AITA for using the hair scissors my mom bought two days ago? Her and my dad are really mad at me

A 17-year-old girl sparked family drama when she used her mom’s newly bought hair scissors to trim her bangs. Her mother exploded, yelling that she shouldn’t have touched them without permission, while her father complained she and her sister were “using” them. The girl apologized, explaining no one told her the scissors were off-limits. Compounding the issue, her parents prevent her from getting a job to buy her own things, expecting her to care for her 6-year-old brother instead.

Their overreaction left her wondering if she was wrong. Was she at fault for using a common household item? This story stirred lively debates online, raising questions about family communication, boundaries, and parental responsibilities.

‘AITA for using the hair scissors my mom bought two days ago? Her and my dad are really mad at me’
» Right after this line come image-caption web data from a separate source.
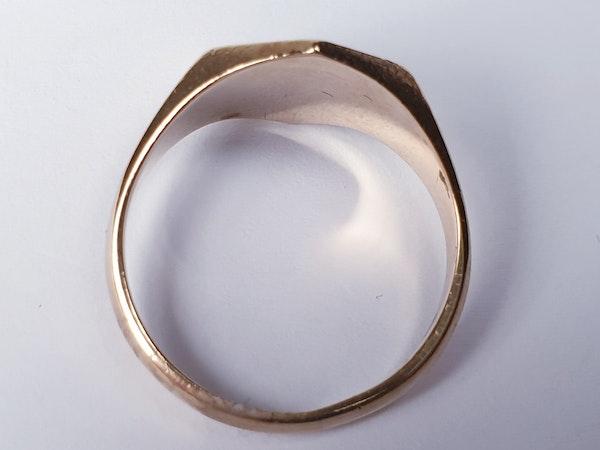 Hexagonal Gold Signet Ring  DBGEMS - image 3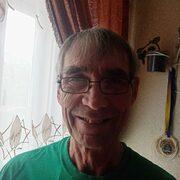 сергей 62 года (Весы) Березники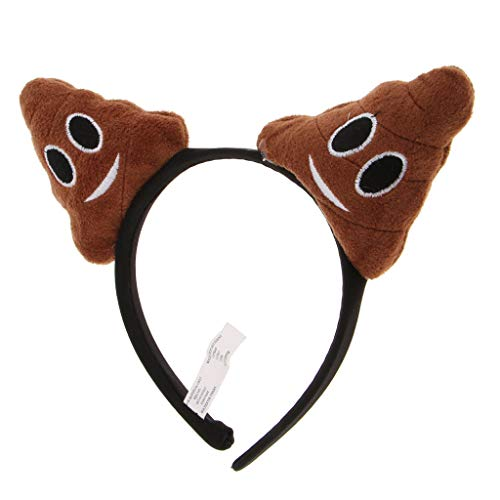 Funny Poo Birthday Headband Women Girls Emoticon Poop Party Hair Band Gift ()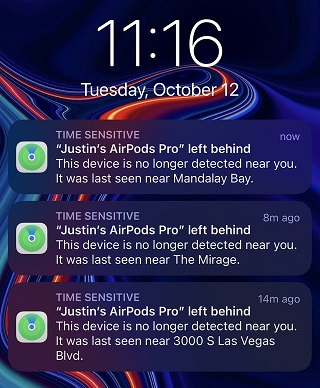 iOS-15-AirPods-left-behind-notification-1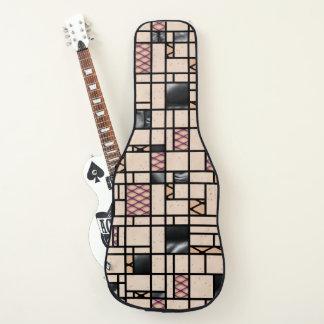 Housse Pour Guitare Filets d'art moderne et caisse de guitare de motif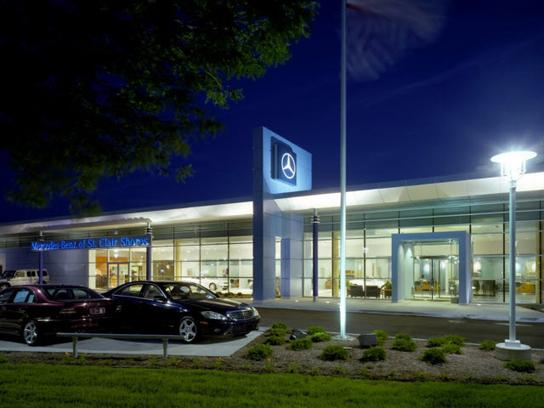 Mercedes-Benz of St. Clair Shores car dealership in St ...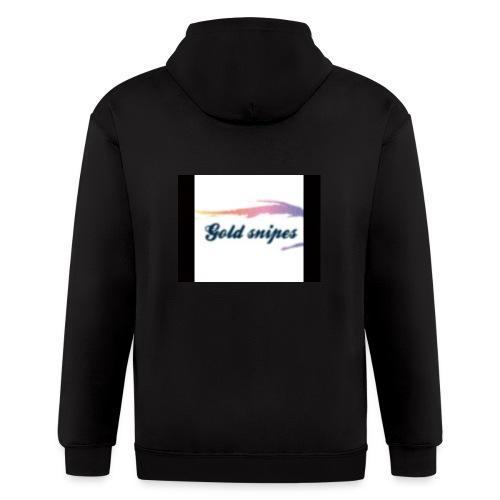 Kids Gold snipes Tshirt - Men's Zip Hoodie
It started when the girl innocently used her mom’s new scissors:

I'm 17(f) for context. She bought a new pair of scissors and put them in the bathroom. I opened them this morning to trim my bangs a bit, and my...

My mom got really mad at me and started yelling at me, saying she "just f__king bought them" and that I didn't ask to open them I told her I...

Her father’s reaction escalated the tension:

My dad then went to the kitchen with my older sister, telling her we "need to buy our own stuff" and that he shouldn't have to pay for us like...

I can hardly pay for my own stuff because my dad said he doesn't want me to get a job because I have a 6 year old brother at home....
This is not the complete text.